Consigne A = Pour chacune des affirmations suivantes, indiquez si elle concorde avec l'article sur l'incendie de la rue du Fort, par oui ou non, en citant les mots décisifs de l'article. (i) L'incendie s'est déclaré avant 6h du matin. (ii) L'incendie a fait plusieurs victimes. (iii) Les Restos du Cœur occupaient encore le bâtiment au moment de l'incendie.
Consigne B = D'après l'article sur l'incendie de la rue du Fort, par quel moyen Nicolas a-t-il signalé la situation du couple à la rédaction ?

─── Texte d'étude ───

Accueil Actu

Charleroi: Willy et son épouse vivent avec des panneaux à leurs fenêtres depuis un an suite à un incendie survenu en face

L'incendie d'un bâtiment de la Sambrienne a provoqué l'explosion des fenêtres de la maison d'en face sous l'effet de la chaleur. Depuis lors, ses occupants vivent avec des panneaux à leurs châssis. La société de logements sociaux Sambrienne assure avoir fait tout son possible pour les aider. Un problème d'assurance est au coeur de cette situation précaire.

Le problème de Willy, 87 ans, et de son épouse, 77 ans, débute dans la matinée du 12 octobre 2017. Il n'est même pas 6h lorsqu'une ardente lueur sort de sa torpeur la rue du Fort à Charleroi. Un violent incendie embrase un vieux bâtiment appartenant à la société de logement de service public La Sambrienne. Celui-ci est situé juste en face de la maison du couple. Les maisons avoisinantes sont menacées et les pompiers font appel à des renforts de plusieurs casernes pour combattre les flammes. Après une lutte acharnée, les hommes du feu parviennent à maîtriser l'incendie.

L'immeuble de La Sambrienne a auparavant abrité les Restos du Cœur. Mais depuis que l'association a quitté les lieux en 2015, de nombreux sans-abris et squatteurs occupent régulièrement l'endroit. Heureusement, l'incendie n'a fait aucune victime. En revanche, il a fait de gros dégâts, y compris à l'habitation du couple de personnes âgées.

Le bâtiment de la Sambrienne en juin 2017, avant l'incendie © Googlemaps

Il fait noir partout dans la maison

Plusieurs mois après l'incendie, Nicolas passe devant la maison de Willy et remarque les panneaux fixés aux châssis. Il discute avec les habitants et c'est lui qui nous prévient de la situation via notre bouton orange Alertez-nous: "Suite à l'incendie, les vitres de la maison ont explosé. Deux personnes plutôt âgées y habitent. Elles ont passé l'hiver comme ça. Personne ne s'en préoccupe".

─── Données fournies ───

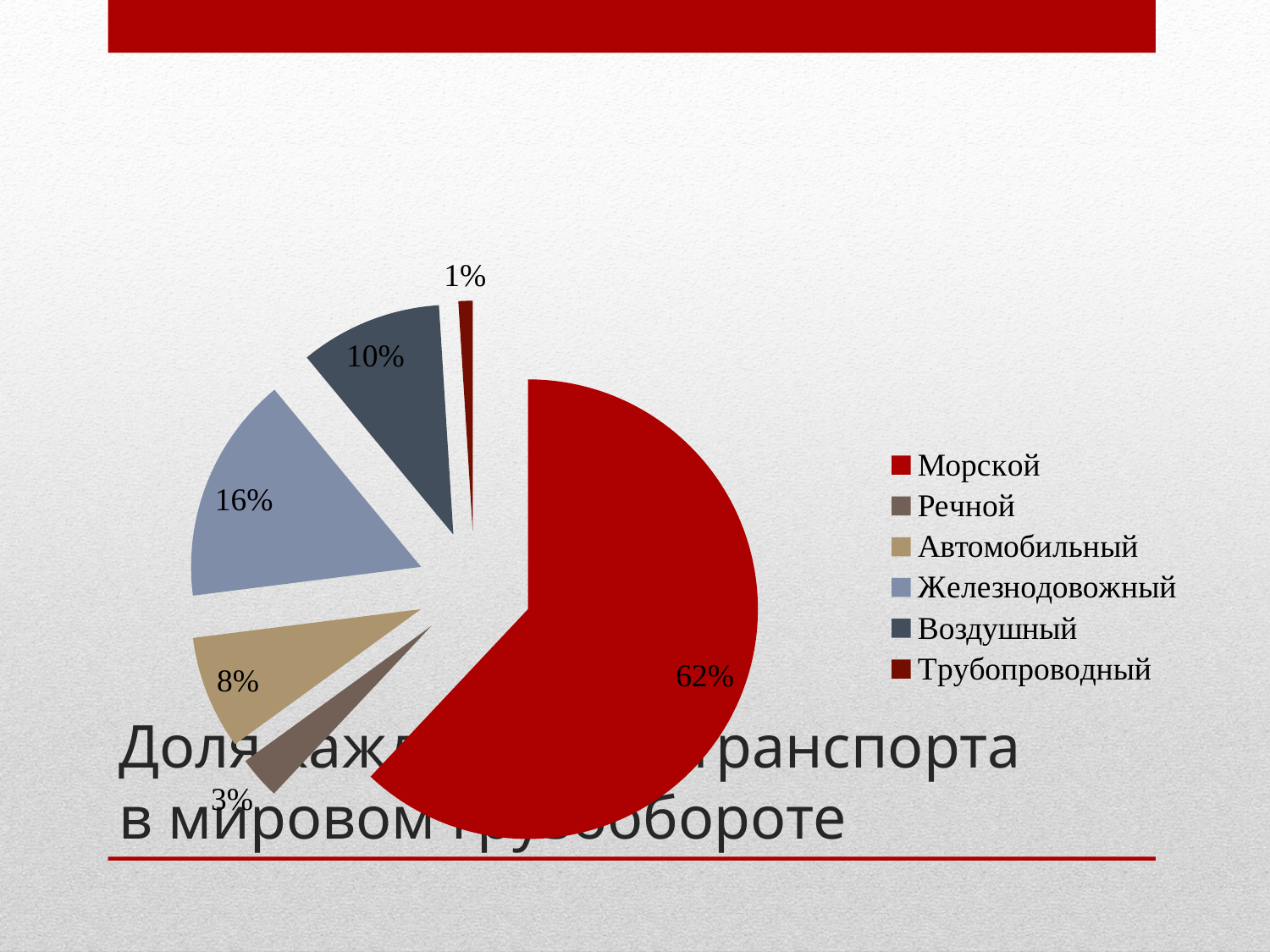
What is the value shown for Железнодовожный? 16% What is the difference between the values for Железнодовожный and Воздушный? 6% Which category has the largest slice of the pie? Морской What is the value shown for Трубопроводный? 1% How many categories does the legend list? 6 What kind of chart is shown on the slide? pie chart Which is larger, the value for Автомобильный or the value for Речной? Автомобильный What is the value shown for Автомобильный? 8% What is the value shown for Воздушный? 10% Which category has the smallest slice of the pie? Трубопроводный What is the value shown for Речной? 3% What share of the pie does Морской have? 62%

───

Réponse A =
(i) Oui : « Il n'est même pas 6h lorsqu'une ardente lueur sort de sa torpeur la rue du Fort à Charleroi. »
(ii) Non : « Heureusement, l'incendie n'a fait aucune victime. »
(iii) Non : « Mais depuis que l'association a quitté les lieux en 2015, de nombreux sans-abris et squatteurs occupent régulièrement l'endroit. »

Réponse B = Par le bouton orange Alertez-nous.